Source data =
::::::::
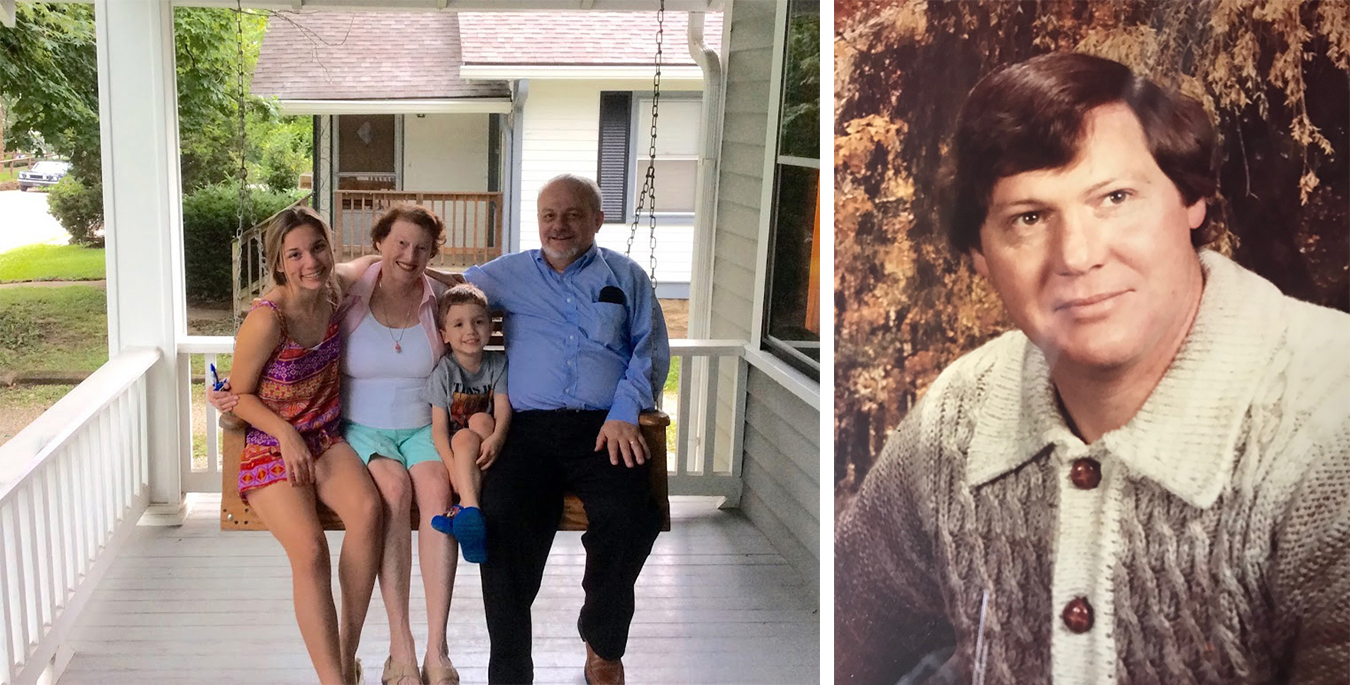 "(left) Castrataro says, ""Like front porches, swings are liminal, between two states: motion and stillness. And they are great spaces for families and kids. Here I am with my husband and grandkids on our Mefford porch swing."" (right) Vernon L. Mefford, master swing builder and owner of Swings by Mefford, in his earlier years. 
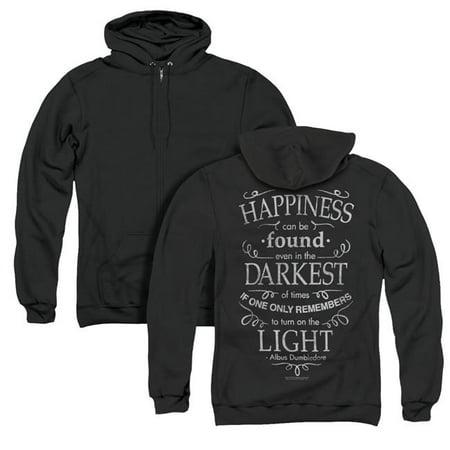 Trevco Sportswear HP8085BK-AZH-1 Harry Potter & Happiness Back Print Adult Zipper Hoodie,  Black - Small Happiness Mens Hoodie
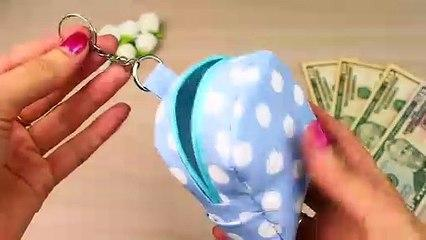 DIY MONEY POUCH BAG TUTORIAL | Keychain Idea 2018 Mini Bag Fast Making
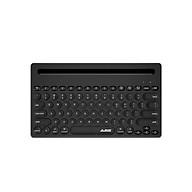 Ajazz 320i Wireless Keyboard 2.4GHz Wireless BT Dual-mode Keyboard Ergonomic Keyboard 79 Keys Keyboard with Bracket thumbnail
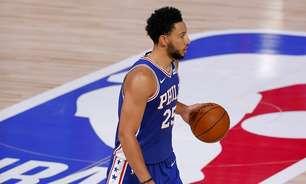 """Doc Rivers: """"Não há melhor defensor do que Simmons na NBA"""""""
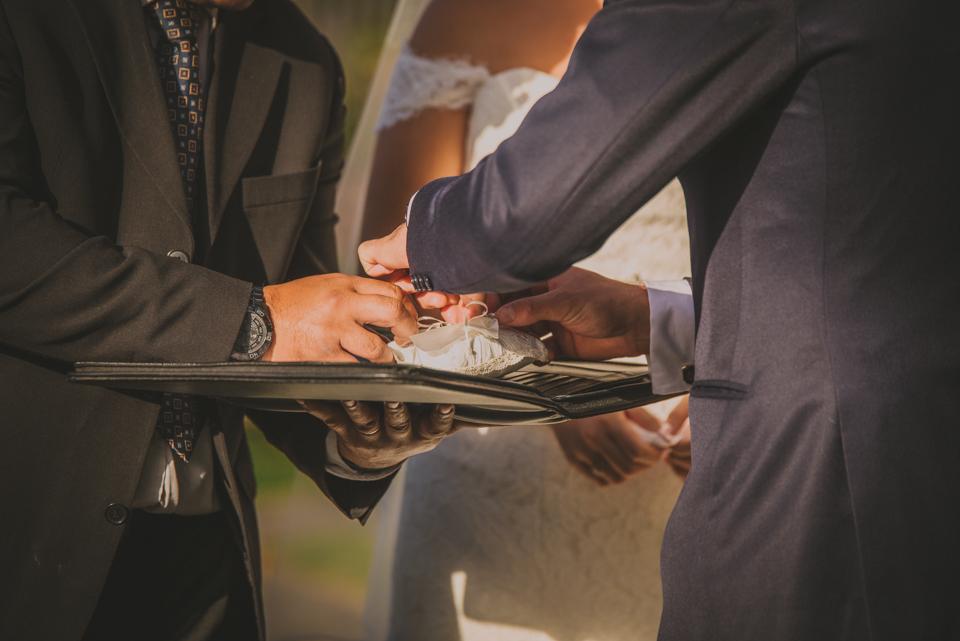 Krystal-Fintan-Waihi-Wedding-618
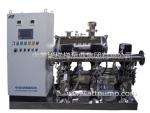 杭州埃梯梯泵业有限公司
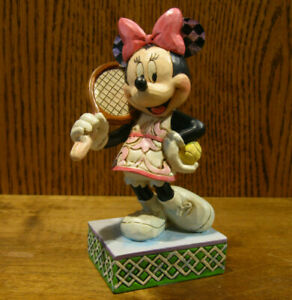 "Jim Shore Disney Traditions #4050404  MINNIE MOUSE ""TENNIS, ANYONE?"" 6"" Figurine"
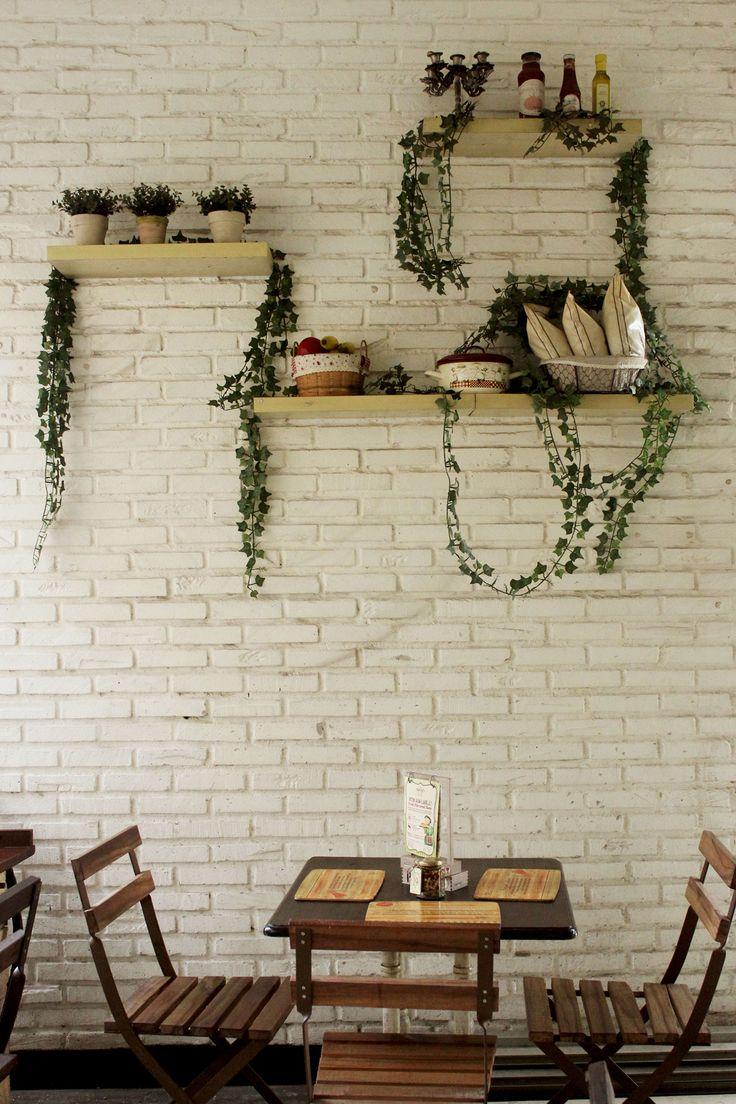 10 best Nanny\'s Pavillon - Kitchen images on Pinterest   Gazebo ...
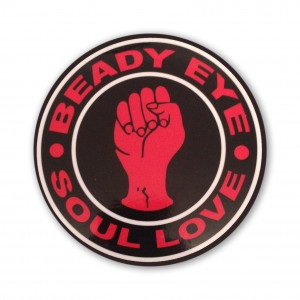 Beady Eye Sticker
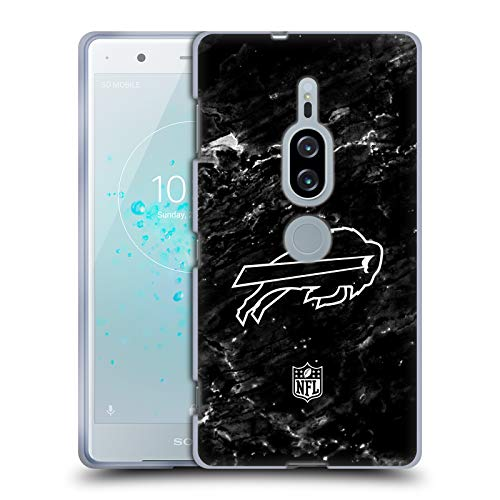 Head Case Designs Offizielle NFL Marmor 2017/18 Buffalo Bills Soft Gel Hülle für Sony Xperia XZ2 Premium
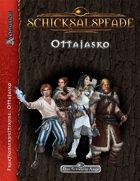 Schicksalspfade - Fraktionserweiterung: Ottajasko (PDF) als Download kaufen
::::::::
Task details = All entries should be given again exactly, except that pictures are to be excluded.

Written response =
 "(left) Castrataro says, ""Like front porches, swings are liminal, between two states: motion and stillness. And they are great spaces for families and kids. Here I am with my husband and grandkids on our Mefford porch swing."" (right) Vernon L. Mefford, master swing builder and owner of Swings by Mefford, in his earlier years. 
 Trevco Sportswear HP8085BK-AZH-1 Harry Potter & Happiness Back Print Adult Zipper Hoodie,  Black - Small Happiness Mens Hoodie
 DIY MONEY POUCH BAG TUTORIAL | Keychain Idea 2018 Mini Bag Fast Making
 Ajazz 320i Wireless Keyboard 2.4GHz Wireless BT Dual-mode Keyboard Ergonomic Keyboard 79 Keys Keyboard with Bracket thumbnail
 """Doc Rivers: """"Não há melhor defensor do que Simmons na NBA"""""""
 Krystal-Fintan-Waihi-Wedding-618
 杭州埃梯梯泵业有限公司
 "Jim Shore Disney Traditions #4050404  MINNIE MOUSE ""TENNIS, ANYONE?"" 6"" Figurine"
 10 best Nanny\'s Pavillon - Kitchen images on Pinterest   Gazebo ...
 Beady Eye Sticker
 Head Case Designs Offizielle NFL Marmor 2017/18 Buffalo Bills Soft Gel Hülle für Sony Xperia XZ2 Premium
 Schicksalspfade - Fraktionserweiterung: Ottajasko (PDF) als Download kaufen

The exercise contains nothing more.